··· Extract to read ···

If You’re a Young Fiction Writer, I Drew This For You

If You’re a Young Fiction Writer, I Drew This For You

I was recently invited to lead a writing workshop for high school students—maybe you’re one of them! If so, hi again!—which I called Bewitch Me: Sweeping the Reader Away.

This topic came about when I started pondering

“What is the single most useful thing I can offer these students in a short period of time?”

and what came to me was this:

When we read a spellbinding work of literature that sweeps us away,
it may seem the author has mastered some singular writerly power
in which they effortlessly channel another world onto the page and set us loose in it.

That’s thrilling when we’re reading a book… but may become discouraging when we’re trying to write one. When we sit down to create our own fiction, and it feels flat, or slow, or clunky, or the writing process turns out to be baffling and overwhelming, it’s natural to think: How can I ever possibly achieve what that author achieved? 

In fact, though, writing a novel isn’t like casting a single powerful spell.
It’s much more like casting a thousand (or more) little spells

that all work together to keep the reader enthralled.

Dialogue that’s concise, but also feels meaty and zesty and moves the plot along. Stakes that make you care. Well-crafted scenes. Skillful complications. Visual and other sensory descriptions that evoke the world. Word choice, rhythm, insight and meaning-making…

(Another analogy I’ve used in the past is designing and building a haunted house ride. More about that here, in the intro to my series Gears and Ghosts.)

None of us are naturally good at everything, so as young writers, we tend to lean on our strengths. Identifying and learning other writerly powers, though–powers we can acquire, even if we don’t have them yet–makes fiction fuller and more immersive and compelling.

Anyway, I created these handouts for the workshop (see below)… but there was so much more to say! So 1) thanks for spending an hour with me, guys, and 2) here’s a written version of that list, expanded with a few more items that didn’t fit on the handout.

Cheers and happy writing,

A few of the powers

(a.k.a. ride engineering tools)

we have available to us as fiction writers


These are just a few of the major elements that I use when I’m trying to create a world for the reader to enter and a story that will pull them through it. If you start to make a habit of taking fiction apart, you will discover more and start to build your own toolbox/bag of tricks.

You’ve likely learned the formal terms for many of these (plot, conflict, setting, characterization) but sometimes it helps to think about these things differently—not as English class labels, but as tools or powers we can draw on and use to sweep the reader away.

Holding our attention: kicking things off and making us care

When you’re trying to begin a story (or the plot is starting to falter at any point in your story), try asking yourself: What are some things that cause fear or desire in real life, in myself or people I know? Even if the specifics differ from your reader’s life, they’re very likely rooted in universal human fears/desires that your reader will identify with.

···

Continue the essay for young fiction writers from its final sentence, carrying on the section on holding the reader's attention.

··· Dataset entries ···

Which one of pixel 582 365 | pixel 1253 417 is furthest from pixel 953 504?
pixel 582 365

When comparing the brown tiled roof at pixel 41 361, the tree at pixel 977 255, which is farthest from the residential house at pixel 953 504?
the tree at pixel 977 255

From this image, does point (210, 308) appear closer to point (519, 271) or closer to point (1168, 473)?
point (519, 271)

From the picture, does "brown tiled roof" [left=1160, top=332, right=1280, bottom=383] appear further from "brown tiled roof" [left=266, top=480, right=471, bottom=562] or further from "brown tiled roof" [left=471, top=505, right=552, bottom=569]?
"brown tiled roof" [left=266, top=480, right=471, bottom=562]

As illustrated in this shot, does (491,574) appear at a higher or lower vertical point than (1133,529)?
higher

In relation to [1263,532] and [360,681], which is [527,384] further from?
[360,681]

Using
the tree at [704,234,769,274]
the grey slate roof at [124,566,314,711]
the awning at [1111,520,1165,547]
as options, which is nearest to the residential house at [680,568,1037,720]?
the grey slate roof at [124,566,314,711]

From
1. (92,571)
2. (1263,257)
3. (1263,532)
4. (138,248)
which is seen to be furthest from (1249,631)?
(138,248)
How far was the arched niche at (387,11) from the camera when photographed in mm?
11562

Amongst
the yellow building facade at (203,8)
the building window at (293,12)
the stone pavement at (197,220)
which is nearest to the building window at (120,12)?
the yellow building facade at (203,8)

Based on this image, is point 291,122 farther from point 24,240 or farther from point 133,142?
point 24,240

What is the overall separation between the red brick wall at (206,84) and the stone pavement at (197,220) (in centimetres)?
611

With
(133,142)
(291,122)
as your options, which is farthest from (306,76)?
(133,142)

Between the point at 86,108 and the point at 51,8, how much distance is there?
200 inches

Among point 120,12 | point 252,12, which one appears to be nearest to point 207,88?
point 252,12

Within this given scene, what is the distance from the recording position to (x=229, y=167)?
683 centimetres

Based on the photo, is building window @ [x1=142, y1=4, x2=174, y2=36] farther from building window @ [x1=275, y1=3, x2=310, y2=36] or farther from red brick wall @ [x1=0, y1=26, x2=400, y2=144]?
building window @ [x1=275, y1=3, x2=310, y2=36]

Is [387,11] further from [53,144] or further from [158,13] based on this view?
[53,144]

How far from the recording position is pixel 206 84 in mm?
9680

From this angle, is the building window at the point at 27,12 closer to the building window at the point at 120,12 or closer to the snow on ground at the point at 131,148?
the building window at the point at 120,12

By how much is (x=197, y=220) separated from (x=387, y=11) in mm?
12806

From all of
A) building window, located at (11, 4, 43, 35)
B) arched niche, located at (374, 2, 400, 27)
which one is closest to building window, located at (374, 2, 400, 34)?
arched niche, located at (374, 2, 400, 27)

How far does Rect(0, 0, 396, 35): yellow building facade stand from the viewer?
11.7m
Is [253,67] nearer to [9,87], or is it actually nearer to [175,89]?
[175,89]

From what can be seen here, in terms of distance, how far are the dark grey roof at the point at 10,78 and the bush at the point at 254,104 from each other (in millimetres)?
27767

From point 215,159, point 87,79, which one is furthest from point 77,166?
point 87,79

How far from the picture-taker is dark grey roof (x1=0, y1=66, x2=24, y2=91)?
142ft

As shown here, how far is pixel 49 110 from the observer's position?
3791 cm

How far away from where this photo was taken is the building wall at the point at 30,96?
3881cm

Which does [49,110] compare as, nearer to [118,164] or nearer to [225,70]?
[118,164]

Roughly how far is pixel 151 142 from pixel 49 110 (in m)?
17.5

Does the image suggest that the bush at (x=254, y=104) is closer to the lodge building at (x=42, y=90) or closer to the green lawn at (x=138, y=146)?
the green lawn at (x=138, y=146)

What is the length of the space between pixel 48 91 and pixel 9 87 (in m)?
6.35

···

__Result of the task__.
Often these combine two forces working against each other. Here are just a few examples:

  • A desire + an obstacle to achieving it.
  • A fear + a reason to believe it might come true.
  • A goal + a dire consequence if it’s not achieved.
  • A potential romantic relationship that we do or don’t want to happen.
  • Something of great importance to the character + the risk that they might lose it.
  • A situation where something seems amiss—we don’t have all the facts.
  • A secret or a lie that could be discovered.
  • A bet or a risk with high stakes.
  • A character with conflicting pressures on them—people around them are demanding different things.

How you begin and end your chapters also helps capture and hold the reader’s attention:

  • Intriguing first sentence/opening paragraph
  • Cliffhangers. These don’t have to be dramatic (e.g. literal cliffs and imminent death)–it’s enough that we (the readers) are following a story with characters we care about, and you (the writer) stop just short of telling us the next thing we’re dying to know.

Moving the story along

  • Events told in summary
  • Events happening in scene
  • Dialogue
  • Gestures or physical actions
  • Backstory (the past recounted in summary)
  • Flashbacks (the past happening in scenes)
  • Complications: Sudden external events (or changes in the character) that change the course of the story.
  • Emotional shifts: Moments where the character has a change in emotional state, e.g. fear giving way to anger, or surprise to relief.
  • Sudden dramatic events or external stimuli. How can you take your character by surprise?
  • Decisions: Can you put your character in a position where they have to make a decision? Character taking action: Events will happen to your character—but also, what can they cause to happen? Give them agency to take action. Even (sometimes especially!) if that means allowing them to make mistakes.

Bonus tip: Effective fiction often alternates scene and summary: summary when we need a bird’s-eye view of what’s going on or time passing, scene (dialogue, action in the moment, details of setting, etc.) when the writer wants to bring us in close and experience something firsthand. If your story feels flat, check if it’s heavy on summary and you need to add more scenes.

Creating a vivid world and transporting the reader there

  • Sensory descriptions: One of my favorites! What can your character smell, hear, touch, see, taste?
  • Descriptions of the world around us: what a room looks like, the natural world, buildings, objects. A few well chosen details can evoke a whole picture.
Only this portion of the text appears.